Text block:
====

The Sanctimommy’s Guide to Being an A$$hole Blog Troll

1. Lose your sense of humor IMMEDIATELY. Humor has absolutely no place in the satirical blogosphere. Or in parenting for that matter.

2. Right out of the gate, tell the writer why she’s doing such a bad job at being a mom. Use shouty caps and emojis to grab her attention like retching sounds in the backseat of her minivan. Then immediately back it up with concrete examples of her utter failure as a mother. She is clearly unaware of her own ineptitude. Anonymously pointing out other people’s faults is a privilege of the internet. Take full advantage.

3. Declare that you and your kids are “far from perfect” so you seem credible and relatable, but then immediately qualify that by illustrating to the writer how you and your kids are actually superior because you don’t really mean it. You and your kids ARE perfect. Full stop.

4. Give specific, real world examples of how you are doing a better job as a mom. You never carried a screaming kid out of a store football style? Congratulations. Ed McMahon will arrive with your check and balloons in short order. But in the meantime, please advise. Otherwise, how will the writer know how to correct her inferior mothering style?

5. Use words like I, me, my, and mine. A LOT. Let the writer know what works for YOU ‘cause she definitely wants the scoop on your parenting secrets. Why else would she write about her infinite shortcomings? Her writing is really just a cry for help.

6. Be sure to point out the existence of a deep root cause of the writer’s “anger,” “sadness,” or “trauma,” and urge her to mindfully reflect on it because obvi she has zero self awareness. Suggest yoga or guided mediation. If you sell essential oils, tout them unabashedly (maybe she’ll even join your team).

7. Shame is the name of the game, ladies. Shame the writer like nobody’s business. Really hit a homer by using the phrase “her poor children”.

====

Given records:
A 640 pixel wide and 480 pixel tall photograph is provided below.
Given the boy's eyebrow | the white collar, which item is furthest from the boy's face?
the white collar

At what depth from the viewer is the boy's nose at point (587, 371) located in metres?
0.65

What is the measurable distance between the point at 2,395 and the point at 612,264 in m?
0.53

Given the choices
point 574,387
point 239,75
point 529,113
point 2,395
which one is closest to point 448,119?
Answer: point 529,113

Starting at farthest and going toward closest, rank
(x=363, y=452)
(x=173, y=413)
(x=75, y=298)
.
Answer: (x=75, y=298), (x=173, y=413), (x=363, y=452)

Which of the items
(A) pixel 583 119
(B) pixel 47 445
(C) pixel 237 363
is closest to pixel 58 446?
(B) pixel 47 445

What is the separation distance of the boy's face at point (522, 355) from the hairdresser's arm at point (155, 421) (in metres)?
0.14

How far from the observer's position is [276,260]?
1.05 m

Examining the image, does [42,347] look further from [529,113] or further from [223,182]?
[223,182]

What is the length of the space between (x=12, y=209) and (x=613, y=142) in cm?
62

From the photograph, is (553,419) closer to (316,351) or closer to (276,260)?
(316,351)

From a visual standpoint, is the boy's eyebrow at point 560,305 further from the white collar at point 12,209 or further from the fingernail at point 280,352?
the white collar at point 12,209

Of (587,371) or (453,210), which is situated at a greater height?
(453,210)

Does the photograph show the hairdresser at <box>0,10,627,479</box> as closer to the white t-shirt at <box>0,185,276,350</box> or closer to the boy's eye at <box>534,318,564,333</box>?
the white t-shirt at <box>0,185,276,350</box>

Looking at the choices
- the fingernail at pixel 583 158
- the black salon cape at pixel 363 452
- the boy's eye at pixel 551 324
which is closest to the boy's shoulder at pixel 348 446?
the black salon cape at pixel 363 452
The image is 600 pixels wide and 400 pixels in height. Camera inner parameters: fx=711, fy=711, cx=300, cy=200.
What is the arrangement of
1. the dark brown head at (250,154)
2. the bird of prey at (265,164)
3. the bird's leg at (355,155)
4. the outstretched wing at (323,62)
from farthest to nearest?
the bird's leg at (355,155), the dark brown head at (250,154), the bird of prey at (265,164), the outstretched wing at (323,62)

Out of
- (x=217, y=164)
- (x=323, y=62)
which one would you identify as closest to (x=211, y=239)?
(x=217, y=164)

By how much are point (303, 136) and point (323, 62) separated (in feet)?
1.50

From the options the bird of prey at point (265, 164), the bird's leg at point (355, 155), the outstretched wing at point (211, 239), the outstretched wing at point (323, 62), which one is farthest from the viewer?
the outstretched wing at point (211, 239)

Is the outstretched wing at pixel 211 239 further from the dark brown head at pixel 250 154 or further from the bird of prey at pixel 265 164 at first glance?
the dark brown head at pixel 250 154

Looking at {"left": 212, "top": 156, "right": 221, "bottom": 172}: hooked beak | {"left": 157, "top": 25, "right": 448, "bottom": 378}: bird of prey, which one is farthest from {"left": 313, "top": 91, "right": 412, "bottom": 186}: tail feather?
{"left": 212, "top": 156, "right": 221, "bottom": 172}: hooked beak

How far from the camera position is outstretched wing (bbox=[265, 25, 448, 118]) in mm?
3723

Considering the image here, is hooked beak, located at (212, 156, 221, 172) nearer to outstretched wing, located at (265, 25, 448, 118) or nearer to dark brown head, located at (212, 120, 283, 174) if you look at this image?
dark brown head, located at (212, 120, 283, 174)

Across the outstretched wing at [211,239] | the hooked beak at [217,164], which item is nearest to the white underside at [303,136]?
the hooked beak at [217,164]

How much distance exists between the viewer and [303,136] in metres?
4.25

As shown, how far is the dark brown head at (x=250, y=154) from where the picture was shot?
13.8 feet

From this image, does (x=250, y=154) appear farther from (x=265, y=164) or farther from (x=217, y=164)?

====

Work order: Duplicate the passage of the blog troll guide starting at "The Sanctimommy’s Guide" and ending at "perfect. Full stop.". The records have nothing to do with the guide.

Problem solution:
The Sanctimommy’s Guide to Being an A$$hole Blog Troll

1. Lose your sense of humor IMMEDIATELY. Humor has absolutely no place in the satirical blogosphere. Or in parenting for that matter.

2. Right out of the gate, tell the writer why she’s doing such a bad job at being a mom. Use shouty caps and emojis to grab her attention like retching sounds in the backseat of her minivan. Then immediately back it up with concrete examples of her utter failure as a mother. She is clearly unaware of her own ineptitude. Anonymously pointing out other people’s faults is a privilege of the internet. Take full advantage.

3. Declare that you and your kids are “far from perfect” so you seem credible and relatable, but then immediately qualify that by illustrating to the writer how you and your kids are actually superior because you don’t really mean it. You and your kids ARE perfect. Full stop.